Write out exactly the lines of the entries below from the one holding "common name: eurasian wild pig" to the one holding "order: Lagomorpha", inclusive, and leave out all other lines.

Extracted entries:
▬▬▬

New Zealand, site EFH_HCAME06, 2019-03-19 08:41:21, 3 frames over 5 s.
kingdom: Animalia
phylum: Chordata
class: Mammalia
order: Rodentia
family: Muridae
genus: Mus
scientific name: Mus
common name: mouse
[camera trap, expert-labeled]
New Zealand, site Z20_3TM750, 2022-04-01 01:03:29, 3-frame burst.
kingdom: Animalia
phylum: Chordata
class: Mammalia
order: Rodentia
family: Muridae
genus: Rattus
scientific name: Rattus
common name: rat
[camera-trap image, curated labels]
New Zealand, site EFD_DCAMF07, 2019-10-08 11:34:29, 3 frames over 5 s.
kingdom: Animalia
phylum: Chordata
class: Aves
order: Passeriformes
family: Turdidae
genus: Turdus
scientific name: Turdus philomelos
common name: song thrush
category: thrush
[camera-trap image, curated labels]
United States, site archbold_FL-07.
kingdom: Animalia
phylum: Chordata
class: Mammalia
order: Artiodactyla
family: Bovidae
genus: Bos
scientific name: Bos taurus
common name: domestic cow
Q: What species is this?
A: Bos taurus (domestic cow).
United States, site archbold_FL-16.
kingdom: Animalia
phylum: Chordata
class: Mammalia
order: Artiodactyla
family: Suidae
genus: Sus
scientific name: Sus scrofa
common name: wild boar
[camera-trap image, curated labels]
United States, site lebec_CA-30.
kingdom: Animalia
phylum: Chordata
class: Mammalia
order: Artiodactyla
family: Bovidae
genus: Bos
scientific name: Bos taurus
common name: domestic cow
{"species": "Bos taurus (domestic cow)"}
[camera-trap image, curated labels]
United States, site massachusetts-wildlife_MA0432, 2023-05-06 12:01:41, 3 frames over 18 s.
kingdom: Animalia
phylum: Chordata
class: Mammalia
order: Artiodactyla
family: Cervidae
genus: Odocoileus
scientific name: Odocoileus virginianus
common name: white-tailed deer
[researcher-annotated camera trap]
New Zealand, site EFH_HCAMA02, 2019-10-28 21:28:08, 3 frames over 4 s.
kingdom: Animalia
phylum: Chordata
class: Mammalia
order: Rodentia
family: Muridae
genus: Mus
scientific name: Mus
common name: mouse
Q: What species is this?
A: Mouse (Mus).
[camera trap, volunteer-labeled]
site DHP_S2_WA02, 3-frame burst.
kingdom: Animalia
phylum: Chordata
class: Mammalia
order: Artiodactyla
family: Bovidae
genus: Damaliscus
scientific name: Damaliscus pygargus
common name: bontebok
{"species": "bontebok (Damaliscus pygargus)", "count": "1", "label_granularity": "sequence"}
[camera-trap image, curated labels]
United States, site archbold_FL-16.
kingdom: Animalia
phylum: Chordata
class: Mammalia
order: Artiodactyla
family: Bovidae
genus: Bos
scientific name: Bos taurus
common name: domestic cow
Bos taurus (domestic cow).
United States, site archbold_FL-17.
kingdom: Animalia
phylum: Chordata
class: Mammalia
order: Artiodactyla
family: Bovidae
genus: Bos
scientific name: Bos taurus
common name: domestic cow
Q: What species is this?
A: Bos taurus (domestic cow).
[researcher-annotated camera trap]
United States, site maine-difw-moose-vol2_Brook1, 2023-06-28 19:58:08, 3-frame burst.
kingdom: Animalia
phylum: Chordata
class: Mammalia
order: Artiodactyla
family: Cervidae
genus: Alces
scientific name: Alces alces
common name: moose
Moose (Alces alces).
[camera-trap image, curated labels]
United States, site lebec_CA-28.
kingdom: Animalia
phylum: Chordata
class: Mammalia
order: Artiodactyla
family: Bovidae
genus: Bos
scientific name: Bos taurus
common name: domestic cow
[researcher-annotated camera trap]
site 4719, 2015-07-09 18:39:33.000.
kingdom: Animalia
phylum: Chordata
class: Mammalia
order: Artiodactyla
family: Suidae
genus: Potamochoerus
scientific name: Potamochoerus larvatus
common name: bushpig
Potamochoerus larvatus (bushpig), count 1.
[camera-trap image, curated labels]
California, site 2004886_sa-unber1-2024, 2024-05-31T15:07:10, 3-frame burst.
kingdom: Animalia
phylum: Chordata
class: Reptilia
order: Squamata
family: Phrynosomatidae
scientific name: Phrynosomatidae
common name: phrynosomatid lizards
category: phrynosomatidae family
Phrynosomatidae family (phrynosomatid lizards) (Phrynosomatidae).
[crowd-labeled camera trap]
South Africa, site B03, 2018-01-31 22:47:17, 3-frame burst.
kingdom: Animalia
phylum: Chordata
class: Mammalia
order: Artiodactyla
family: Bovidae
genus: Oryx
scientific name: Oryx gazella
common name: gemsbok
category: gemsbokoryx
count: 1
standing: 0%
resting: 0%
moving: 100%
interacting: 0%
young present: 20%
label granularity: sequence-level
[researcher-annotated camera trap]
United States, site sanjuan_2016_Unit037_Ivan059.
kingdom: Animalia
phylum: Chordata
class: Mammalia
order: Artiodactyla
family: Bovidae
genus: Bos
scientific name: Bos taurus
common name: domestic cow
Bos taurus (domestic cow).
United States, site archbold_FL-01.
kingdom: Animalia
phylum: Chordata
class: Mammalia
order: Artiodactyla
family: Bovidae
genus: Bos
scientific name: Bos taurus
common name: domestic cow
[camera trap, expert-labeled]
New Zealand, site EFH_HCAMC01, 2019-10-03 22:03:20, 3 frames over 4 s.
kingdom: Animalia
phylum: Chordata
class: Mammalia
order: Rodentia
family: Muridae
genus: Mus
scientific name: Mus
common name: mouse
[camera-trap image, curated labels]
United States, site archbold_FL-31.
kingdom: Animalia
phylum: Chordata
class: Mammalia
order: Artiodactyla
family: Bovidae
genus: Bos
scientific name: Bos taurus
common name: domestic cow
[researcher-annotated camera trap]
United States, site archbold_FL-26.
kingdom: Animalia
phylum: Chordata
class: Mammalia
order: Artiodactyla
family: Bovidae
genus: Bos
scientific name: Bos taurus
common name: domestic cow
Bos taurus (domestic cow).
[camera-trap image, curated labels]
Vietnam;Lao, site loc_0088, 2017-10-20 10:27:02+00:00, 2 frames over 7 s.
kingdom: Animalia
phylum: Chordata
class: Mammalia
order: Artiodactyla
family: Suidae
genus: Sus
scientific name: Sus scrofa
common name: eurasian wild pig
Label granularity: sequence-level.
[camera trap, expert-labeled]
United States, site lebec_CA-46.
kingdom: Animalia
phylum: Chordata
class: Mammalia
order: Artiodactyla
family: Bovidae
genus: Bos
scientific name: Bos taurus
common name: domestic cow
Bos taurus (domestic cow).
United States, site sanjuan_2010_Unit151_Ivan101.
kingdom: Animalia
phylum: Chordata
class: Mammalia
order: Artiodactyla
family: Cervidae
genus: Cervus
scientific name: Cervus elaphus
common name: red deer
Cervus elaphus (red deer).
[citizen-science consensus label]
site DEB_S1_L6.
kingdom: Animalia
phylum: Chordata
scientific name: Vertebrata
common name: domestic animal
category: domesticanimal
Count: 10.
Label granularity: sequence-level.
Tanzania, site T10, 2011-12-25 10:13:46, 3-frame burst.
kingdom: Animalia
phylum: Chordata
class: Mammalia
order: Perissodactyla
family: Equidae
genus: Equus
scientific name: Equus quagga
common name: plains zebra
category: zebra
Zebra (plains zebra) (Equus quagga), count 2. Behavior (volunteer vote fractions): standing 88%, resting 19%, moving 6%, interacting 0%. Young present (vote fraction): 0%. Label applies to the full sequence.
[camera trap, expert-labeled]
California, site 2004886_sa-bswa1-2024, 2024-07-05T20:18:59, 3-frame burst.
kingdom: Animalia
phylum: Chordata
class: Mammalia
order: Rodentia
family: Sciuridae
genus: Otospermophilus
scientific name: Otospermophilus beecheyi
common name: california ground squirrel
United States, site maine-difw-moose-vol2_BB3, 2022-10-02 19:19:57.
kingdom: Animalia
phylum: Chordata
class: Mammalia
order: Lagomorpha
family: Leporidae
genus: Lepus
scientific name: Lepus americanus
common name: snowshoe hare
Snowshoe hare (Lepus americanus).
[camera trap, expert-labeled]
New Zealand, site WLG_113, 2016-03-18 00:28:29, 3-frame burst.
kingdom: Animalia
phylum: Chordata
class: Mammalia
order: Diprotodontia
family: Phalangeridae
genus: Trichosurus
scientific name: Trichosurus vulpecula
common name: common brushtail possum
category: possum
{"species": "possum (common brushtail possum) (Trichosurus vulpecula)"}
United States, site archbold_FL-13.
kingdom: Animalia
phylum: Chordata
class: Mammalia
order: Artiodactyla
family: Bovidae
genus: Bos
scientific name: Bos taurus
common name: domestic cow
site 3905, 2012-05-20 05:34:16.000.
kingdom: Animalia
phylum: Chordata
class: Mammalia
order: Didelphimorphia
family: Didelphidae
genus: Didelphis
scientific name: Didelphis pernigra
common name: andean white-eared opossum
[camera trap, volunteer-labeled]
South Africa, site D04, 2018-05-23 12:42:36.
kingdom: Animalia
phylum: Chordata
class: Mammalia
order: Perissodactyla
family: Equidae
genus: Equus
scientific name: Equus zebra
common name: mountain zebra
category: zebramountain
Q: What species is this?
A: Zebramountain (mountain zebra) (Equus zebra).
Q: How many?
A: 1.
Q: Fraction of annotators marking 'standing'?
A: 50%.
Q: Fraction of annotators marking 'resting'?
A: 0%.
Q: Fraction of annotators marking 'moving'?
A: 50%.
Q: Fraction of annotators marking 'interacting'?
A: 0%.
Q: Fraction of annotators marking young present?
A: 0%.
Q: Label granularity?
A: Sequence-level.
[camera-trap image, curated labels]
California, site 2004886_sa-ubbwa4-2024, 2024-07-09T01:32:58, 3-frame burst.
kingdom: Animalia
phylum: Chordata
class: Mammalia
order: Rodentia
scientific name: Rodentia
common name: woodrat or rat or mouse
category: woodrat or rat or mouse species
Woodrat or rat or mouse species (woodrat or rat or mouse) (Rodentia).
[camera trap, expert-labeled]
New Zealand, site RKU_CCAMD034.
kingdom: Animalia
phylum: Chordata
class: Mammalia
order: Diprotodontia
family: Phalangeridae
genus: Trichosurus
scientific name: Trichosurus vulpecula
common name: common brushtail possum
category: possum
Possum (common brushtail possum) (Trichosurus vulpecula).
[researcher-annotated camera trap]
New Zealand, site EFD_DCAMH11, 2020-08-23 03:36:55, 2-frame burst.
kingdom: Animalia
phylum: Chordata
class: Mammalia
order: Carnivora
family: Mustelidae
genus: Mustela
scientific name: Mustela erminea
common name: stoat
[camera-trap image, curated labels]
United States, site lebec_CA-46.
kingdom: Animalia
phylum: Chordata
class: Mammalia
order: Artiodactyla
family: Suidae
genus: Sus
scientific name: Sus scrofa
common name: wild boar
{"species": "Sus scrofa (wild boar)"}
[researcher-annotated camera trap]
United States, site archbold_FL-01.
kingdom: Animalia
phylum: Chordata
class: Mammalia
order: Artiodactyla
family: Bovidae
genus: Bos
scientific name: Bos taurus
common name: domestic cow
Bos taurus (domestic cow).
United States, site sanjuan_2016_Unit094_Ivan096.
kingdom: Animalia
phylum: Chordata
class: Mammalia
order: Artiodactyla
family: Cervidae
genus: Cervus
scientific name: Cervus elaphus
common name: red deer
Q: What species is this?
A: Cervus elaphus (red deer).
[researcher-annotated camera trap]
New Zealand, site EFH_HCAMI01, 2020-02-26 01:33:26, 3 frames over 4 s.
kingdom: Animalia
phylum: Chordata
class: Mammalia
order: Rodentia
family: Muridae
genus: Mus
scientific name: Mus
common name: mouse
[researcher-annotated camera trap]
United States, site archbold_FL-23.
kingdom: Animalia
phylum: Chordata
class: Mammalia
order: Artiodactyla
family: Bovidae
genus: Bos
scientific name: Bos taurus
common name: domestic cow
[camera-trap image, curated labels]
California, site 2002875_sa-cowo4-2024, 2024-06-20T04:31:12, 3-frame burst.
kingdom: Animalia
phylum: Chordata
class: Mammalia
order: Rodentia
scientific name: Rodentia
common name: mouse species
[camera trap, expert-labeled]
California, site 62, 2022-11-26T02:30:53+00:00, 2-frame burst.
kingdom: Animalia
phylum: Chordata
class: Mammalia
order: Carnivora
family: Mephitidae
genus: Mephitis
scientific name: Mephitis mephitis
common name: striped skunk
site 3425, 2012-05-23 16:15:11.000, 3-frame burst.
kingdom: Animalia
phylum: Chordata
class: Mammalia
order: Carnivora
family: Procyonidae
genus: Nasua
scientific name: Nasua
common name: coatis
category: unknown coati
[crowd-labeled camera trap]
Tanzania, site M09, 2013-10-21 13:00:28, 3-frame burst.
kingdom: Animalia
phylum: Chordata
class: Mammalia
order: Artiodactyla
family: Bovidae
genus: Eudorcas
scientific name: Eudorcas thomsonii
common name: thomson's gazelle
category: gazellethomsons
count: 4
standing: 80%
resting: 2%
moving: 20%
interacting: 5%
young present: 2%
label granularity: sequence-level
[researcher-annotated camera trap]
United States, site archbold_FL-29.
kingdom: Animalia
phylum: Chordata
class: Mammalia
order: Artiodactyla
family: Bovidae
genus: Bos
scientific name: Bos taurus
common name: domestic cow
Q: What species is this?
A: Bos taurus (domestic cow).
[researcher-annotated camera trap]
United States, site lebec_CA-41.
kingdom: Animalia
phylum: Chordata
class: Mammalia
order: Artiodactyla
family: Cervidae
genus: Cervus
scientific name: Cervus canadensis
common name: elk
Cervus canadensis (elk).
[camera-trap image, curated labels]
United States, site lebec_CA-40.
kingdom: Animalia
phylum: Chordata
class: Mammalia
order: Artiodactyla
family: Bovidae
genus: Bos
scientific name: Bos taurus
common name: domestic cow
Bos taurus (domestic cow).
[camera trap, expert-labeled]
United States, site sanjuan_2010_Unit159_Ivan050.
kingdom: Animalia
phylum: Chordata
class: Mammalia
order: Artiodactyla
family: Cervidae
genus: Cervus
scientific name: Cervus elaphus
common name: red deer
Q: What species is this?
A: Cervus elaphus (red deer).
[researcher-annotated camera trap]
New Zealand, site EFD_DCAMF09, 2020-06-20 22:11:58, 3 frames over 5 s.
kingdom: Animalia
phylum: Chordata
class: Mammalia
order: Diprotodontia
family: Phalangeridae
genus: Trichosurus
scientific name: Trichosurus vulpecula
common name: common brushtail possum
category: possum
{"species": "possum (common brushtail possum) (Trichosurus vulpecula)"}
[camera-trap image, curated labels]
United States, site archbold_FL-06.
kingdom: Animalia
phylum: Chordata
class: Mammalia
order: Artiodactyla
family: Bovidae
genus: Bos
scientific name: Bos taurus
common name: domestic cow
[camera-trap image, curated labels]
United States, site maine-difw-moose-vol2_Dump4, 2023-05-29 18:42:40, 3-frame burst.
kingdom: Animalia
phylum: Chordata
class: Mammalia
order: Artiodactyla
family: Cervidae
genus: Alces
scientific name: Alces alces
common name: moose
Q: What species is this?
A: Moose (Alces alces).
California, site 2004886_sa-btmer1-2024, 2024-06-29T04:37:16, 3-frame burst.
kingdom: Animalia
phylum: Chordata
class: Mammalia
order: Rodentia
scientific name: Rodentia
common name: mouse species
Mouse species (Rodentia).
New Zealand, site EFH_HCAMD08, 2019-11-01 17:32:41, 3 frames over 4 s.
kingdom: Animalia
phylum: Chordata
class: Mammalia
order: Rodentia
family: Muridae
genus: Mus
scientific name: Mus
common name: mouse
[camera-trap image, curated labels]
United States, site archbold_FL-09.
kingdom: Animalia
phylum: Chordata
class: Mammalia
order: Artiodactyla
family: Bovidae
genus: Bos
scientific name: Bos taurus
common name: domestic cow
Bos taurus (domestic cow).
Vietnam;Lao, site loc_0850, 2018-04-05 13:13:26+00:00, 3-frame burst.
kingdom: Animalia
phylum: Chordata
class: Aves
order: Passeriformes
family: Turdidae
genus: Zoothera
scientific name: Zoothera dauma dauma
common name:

▬▬▬

Completed exercise:
common name: eurasian wild pig
Label granularity: sequence-level.
[camera trap, expert-labeled]
United States, site lebec_CA-46.
kingdom: Animalia
phylum: Chordata
class: Mammalia
order: Artiodactyla
family: Bovidae
genus: Bos
scientific name: Bos taurus
common name: domestic cow
Bos taurus (domestic cow).
United States, site sanjuan_2010_Unit151_Ivan101.
kingdom: Animalia
phylum: Chordata
class: Mammalia
order: Artiodactyla
family: Cervidae
genus: Cervus
scientific name: Cervus elaphus
common name: red deer
Cervus elaphus (red deer).
[citizen-science consensus label]
site DEB_S1_L6.
kingdom: Animalia
phylum: Chordata
scientific name: Vertebrata
common name: domestic animal
category: domesticanimal
Count: 10.
Label granularity: sequence-level.
Tanzania, site T10, 2011-12-25 10:13:46, 3-frame burst.
kingdom: Animalia
phylum: Chordata
class: Mammalia
order: Perissodactyla
family: Equidae
genus: Equus
scientific name: Equus quagga
common name: plains zebra
category: zebra
Zebra (plains zebra) (Equus quagga), count 2. Behavior (volunteer vote fractions): standing 88%, resting 19%, moving 6%, interacting 0%. Young present (vote fraction): 0%. Label applies to the full sequence.
[camera trap, expert-labeled]
California, site 2004886_sa-bswa1-2024, 2024-07-05T20:18:59, 3-frame burst.
kingdom: Animalia
phylum: Chordata
class: Mammalia
order: Rodentia
family: Sciuridae
genus: Otospermophilus
scientific name: Otospermophilus beecheyi
common name: california ground squirrel
United States, site maine-difw-moose-vol2_BB3, 2022-10-02 19:19:57.
kingdom: Animalia
phylum: Chordata
class: Mammalia
order: Lagomorpha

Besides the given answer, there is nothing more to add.